KITKA has released six recordings on its own Diaphonica record label, most recently Wintersongs, a CD endorsed by NPR as "a refreshing spin on traditional seasonal choral music… thoroughly marvelous!" In 2000, the Dorian label releasedCantigas de Amigo a collection of 13th century Gallican love songs performed by KITKA and Ensemble Alcatraz to great critical acclaim. Upcoming recording projects include Lulay, a collection of lullabies and children's songs slated for release on Diaphonica in the winter of 2004/05), and The Rusalka Cycle (slated for release on Diaphonica in the spring of 2006).

Since 1987, Kitka has been on the California Arts Council's Roster of Touring Artists. In recent years the ensemble has toured extensively throughout the United States, appearing throughout Northern and Southern California, Colorado, Idaho, Illinois, Maine, Maryland, Massachusetts, Minnesota, Missouri, Michigan, Nebraska, New Mexico, New York, North Carolina, Oregon, Pennsylvania, Tennessee, Texas, Virginia, Washington, Washington, DC, and Wisconsin.
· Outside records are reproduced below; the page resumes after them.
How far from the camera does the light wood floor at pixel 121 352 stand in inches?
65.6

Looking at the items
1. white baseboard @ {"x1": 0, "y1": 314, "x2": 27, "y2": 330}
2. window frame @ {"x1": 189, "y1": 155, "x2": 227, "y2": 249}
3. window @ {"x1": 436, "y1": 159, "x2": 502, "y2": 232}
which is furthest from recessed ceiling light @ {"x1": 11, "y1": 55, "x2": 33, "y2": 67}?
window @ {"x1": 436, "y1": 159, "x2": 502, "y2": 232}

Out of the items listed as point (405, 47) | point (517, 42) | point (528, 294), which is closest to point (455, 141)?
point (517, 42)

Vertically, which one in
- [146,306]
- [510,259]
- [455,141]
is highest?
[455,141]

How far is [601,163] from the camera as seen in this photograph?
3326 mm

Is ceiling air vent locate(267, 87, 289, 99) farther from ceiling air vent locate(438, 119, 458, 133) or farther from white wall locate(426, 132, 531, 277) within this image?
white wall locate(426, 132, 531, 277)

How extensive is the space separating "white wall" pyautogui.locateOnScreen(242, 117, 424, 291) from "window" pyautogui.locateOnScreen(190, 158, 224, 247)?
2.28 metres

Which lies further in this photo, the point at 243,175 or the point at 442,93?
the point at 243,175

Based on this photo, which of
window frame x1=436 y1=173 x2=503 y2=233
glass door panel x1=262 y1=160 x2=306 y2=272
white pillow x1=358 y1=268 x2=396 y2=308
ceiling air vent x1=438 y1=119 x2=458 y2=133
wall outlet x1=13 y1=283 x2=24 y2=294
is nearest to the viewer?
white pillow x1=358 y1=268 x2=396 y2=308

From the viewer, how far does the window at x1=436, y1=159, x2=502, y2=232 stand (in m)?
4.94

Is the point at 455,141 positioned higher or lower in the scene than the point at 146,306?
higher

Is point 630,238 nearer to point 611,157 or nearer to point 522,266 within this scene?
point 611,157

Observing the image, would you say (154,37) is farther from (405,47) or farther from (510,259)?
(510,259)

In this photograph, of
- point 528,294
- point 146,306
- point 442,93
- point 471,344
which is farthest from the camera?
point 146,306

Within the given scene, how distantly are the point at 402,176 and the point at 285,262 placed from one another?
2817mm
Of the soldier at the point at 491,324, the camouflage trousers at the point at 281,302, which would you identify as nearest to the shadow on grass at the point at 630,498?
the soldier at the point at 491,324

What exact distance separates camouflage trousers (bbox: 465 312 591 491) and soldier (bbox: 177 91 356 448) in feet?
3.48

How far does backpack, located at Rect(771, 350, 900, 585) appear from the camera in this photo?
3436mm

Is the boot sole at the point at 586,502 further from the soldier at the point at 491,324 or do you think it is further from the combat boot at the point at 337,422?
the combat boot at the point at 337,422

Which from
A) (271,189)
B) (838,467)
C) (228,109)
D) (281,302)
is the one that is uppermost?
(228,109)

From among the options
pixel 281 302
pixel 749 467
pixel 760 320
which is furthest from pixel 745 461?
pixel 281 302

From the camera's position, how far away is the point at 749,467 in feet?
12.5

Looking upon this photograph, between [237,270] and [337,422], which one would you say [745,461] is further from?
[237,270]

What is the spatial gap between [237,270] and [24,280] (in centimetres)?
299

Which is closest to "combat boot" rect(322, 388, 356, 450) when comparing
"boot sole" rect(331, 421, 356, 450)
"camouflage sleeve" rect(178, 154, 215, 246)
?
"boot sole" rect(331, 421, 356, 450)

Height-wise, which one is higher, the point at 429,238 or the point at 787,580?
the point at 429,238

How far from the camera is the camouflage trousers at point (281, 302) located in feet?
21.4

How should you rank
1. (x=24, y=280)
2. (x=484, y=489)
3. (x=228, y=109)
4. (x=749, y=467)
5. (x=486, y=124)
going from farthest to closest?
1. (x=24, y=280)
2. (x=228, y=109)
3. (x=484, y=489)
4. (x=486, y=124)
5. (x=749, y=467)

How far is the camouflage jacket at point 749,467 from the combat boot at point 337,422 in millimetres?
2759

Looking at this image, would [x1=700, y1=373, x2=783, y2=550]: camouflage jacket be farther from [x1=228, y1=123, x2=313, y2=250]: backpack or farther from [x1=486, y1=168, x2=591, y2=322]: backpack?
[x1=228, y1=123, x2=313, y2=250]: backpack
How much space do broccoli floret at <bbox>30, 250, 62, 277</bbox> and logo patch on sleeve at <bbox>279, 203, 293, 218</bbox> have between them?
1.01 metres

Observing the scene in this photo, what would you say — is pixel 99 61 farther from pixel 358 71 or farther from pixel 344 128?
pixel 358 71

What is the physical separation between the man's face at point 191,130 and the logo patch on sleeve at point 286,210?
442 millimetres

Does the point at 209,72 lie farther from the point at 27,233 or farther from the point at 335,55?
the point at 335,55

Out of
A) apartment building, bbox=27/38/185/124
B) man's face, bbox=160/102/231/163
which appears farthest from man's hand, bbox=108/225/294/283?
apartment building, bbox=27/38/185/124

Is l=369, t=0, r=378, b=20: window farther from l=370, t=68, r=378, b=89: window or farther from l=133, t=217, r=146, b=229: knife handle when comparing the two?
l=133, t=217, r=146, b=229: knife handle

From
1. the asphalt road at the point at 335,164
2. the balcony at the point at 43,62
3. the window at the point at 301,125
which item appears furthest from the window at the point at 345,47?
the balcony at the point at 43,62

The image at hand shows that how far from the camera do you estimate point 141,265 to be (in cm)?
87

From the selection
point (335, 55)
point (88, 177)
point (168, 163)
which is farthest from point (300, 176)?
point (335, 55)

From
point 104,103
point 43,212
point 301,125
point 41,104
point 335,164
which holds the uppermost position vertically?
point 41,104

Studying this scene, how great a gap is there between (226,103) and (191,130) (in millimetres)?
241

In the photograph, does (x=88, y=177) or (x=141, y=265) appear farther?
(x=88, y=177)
Upcoming tours include return engagements in many of these states and first-time appearances in Hawaii, Alaska, New Jersey, Connecticut, Nevada, Arizona, Indiana, South Carolina, West Virginia, and Georgia. In addition, concert and research tours are planned in Hungary in the summer of 2005, and in Ukraine in the Summer of 2006.

KITKA's programs have been supported by the National Endowment for the Arts, the California Arts Council, the Alameda County Art Commission, the City of Oakland Department of Craft and Cultural Arts, The William and Flora Hewlett Foundation, the Rockefeller Foundation, the Zellerbach Family Fund, the Clorox Foundation, The Crosby Family Foundation, The Merowitz Foundation, the Koret Foundation, the Fleishhacker Foundation, the Tides Foundation, and the Creative Work Fund, and a national network of individual supporters.

A frequently occurring symbolic word in Balkan women's folksong lyrics, "Kitka" means "bouquet" in Bulgarian and Macedonian.

Note that the songs on these 3 Kitka CDs are not the same songs as on their commercial CD releases. Not all the songs on Kitka's commercial releases are public domain or written by them (ie, the songs are owned by others) and thus could not be released on Magnatune. These songs were removed, and songs from Kitka's album "Voices on the Eastern Wind" replaced the removed tracks so as to provide full-length CDs even with the few songs that needed to be removed.